EXERCISE: For the data below, give the number of lines containing "full" and nothing more.

DATA TO USE:
------------------------

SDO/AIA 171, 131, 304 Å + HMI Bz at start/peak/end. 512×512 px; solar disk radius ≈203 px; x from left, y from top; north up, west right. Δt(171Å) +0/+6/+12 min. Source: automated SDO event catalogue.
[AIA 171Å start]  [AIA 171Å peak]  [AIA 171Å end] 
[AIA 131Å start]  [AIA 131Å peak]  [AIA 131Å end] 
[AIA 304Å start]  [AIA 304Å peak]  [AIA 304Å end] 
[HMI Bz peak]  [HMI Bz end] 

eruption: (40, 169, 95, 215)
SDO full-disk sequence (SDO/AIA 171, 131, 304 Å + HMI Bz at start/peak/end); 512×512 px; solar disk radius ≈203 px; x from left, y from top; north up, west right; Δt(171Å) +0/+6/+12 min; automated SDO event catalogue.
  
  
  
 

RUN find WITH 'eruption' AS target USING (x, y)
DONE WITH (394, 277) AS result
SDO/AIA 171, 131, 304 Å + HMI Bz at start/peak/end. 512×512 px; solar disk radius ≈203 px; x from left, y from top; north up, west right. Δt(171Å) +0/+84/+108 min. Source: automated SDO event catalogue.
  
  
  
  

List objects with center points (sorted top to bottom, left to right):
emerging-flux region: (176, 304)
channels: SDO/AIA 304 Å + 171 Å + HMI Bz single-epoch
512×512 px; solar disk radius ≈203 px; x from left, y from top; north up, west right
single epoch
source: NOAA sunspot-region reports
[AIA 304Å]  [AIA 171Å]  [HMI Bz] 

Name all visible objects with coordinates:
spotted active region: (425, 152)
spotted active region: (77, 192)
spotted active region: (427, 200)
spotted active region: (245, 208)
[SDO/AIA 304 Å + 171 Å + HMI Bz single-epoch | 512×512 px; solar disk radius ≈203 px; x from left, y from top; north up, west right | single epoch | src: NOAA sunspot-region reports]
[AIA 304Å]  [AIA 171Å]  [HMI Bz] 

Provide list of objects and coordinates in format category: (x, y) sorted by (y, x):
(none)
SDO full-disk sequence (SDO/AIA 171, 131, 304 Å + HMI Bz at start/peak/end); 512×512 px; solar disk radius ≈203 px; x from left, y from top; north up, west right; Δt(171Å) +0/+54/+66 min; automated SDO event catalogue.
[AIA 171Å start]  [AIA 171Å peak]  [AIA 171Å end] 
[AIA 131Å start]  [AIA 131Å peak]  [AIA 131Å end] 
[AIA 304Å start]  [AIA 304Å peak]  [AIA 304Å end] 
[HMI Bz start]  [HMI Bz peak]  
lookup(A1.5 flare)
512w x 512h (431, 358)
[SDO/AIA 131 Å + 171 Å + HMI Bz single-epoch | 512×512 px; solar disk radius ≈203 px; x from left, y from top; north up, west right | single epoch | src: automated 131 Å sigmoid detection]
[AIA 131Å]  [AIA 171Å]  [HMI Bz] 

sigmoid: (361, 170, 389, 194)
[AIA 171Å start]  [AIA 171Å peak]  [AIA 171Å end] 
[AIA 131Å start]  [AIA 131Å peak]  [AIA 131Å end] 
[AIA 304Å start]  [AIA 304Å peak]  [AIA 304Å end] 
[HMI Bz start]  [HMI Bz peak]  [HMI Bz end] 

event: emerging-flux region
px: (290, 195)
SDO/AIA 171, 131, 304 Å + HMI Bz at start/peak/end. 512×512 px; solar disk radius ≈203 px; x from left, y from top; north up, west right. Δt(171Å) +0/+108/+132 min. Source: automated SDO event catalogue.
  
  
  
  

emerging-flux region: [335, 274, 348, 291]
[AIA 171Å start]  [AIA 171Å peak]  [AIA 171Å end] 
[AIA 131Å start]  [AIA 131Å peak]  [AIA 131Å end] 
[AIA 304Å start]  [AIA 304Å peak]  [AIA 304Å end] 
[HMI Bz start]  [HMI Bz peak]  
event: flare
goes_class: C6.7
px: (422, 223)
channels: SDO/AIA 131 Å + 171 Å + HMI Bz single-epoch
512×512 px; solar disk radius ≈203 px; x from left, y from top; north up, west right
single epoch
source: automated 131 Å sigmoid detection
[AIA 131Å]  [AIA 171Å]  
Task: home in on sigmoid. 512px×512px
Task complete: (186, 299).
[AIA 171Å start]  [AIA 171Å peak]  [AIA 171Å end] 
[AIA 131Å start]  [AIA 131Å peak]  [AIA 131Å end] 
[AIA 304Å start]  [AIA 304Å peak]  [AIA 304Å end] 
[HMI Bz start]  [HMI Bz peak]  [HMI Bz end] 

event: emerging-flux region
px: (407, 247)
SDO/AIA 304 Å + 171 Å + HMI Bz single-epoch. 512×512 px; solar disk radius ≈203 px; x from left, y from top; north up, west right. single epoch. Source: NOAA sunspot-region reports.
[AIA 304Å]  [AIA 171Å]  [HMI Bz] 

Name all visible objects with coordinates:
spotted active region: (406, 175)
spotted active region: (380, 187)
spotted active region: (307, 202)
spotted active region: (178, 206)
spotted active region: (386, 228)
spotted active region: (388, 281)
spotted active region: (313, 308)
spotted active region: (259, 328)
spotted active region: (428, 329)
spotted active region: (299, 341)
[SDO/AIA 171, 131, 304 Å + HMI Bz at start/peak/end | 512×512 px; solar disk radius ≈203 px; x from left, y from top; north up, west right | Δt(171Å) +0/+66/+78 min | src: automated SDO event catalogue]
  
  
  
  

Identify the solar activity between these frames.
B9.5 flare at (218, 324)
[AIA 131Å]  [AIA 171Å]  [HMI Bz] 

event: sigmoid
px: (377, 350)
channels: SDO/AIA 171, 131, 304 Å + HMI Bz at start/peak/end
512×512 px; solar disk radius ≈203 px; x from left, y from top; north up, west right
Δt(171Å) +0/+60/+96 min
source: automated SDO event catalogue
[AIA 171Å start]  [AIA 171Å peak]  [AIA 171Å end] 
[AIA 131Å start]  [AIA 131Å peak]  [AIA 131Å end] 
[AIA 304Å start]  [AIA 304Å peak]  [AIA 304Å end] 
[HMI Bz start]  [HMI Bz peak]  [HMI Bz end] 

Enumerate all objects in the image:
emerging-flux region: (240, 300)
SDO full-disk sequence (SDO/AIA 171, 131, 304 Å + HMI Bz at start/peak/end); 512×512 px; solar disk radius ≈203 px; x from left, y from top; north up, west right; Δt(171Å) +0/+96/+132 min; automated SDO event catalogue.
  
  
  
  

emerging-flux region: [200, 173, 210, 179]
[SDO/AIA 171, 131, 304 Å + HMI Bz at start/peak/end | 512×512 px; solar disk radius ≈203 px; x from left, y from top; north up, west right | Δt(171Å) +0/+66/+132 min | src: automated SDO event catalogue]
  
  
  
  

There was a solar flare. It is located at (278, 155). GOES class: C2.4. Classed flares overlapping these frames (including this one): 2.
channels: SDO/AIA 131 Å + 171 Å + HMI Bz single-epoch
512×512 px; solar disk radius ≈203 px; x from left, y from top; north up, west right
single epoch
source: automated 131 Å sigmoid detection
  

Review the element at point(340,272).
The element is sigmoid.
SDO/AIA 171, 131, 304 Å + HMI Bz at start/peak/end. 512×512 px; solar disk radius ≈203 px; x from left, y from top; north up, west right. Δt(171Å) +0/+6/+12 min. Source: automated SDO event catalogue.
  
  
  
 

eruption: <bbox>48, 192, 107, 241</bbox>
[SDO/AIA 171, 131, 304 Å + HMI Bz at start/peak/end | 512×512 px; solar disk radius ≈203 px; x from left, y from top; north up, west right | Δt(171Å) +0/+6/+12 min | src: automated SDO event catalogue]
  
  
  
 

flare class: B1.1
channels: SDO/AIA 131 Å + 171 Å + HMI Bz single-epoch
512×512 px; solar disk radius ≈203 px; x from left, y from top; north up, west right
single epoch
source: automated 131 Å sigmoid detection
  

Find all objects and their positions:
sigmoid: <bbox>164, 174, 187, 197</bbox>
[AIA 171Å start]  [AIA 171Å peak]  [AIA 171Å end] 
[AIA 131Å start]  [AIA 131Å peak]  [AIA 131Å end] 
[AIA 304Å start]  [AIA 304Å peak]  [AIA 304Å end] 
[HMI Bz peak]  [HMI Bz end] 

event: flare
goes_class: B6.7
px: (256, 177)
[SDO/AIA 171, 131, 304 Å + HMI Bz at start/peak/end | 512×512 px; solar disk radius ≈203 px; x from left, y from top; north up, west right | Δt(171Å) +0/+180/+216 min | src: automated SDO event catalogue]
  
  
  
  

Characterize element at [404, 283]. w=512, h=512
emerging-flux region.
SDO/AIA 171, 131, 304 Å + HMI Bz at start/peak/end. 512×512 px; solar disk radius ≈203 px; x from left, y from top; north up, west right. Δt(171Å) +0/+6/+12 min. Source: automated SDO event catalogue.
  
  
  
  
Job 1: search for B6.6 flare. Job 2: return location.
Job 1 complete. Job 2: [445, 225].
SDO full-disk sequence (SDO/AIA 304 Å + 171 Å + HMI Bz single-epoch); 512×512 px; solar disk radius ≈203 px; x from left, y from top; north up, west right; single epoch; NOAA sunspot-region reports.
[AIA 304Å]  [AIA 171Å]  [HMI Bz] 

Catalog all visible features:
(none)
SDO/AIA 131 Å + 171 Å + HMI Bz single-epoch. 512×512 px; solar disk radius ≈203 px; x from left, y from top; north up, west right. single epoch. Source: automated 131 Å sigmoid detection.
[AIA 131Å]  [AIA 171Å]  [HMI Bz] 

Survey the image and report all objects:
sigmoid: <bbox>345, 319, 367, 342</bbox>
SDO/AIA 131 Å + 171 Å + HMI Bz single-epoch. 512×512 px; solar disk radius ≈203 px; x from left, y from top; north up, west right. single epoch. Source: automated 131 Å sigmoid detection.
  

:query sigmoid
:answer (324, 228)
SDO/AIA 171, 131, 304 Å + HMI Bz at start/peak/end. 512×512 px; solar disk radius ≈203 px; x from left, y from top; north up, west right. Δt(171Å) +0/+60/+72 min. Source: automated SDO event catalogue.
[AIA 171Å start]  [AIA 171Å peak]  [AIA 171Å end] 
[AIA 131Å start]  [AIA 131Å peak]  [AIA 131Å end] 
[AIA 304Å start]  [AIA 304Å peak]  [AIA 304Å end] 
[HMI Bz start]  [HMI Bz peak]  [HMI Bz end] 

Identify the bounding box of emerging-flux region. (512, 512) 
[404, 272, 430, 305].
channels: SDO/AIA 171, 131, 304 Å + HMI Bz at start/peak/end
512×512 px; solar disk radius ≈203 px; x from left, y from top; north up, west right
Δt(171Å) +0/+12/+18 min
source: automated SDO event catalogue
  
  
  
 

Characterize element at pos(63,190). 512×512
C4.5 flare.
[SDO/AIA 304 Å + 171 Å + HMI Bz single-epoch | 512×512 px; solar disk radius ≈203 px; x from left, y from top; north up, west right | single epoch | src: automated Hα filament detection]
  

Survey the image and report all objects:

------------------------

RESULT OF THIS EXERCISE: 4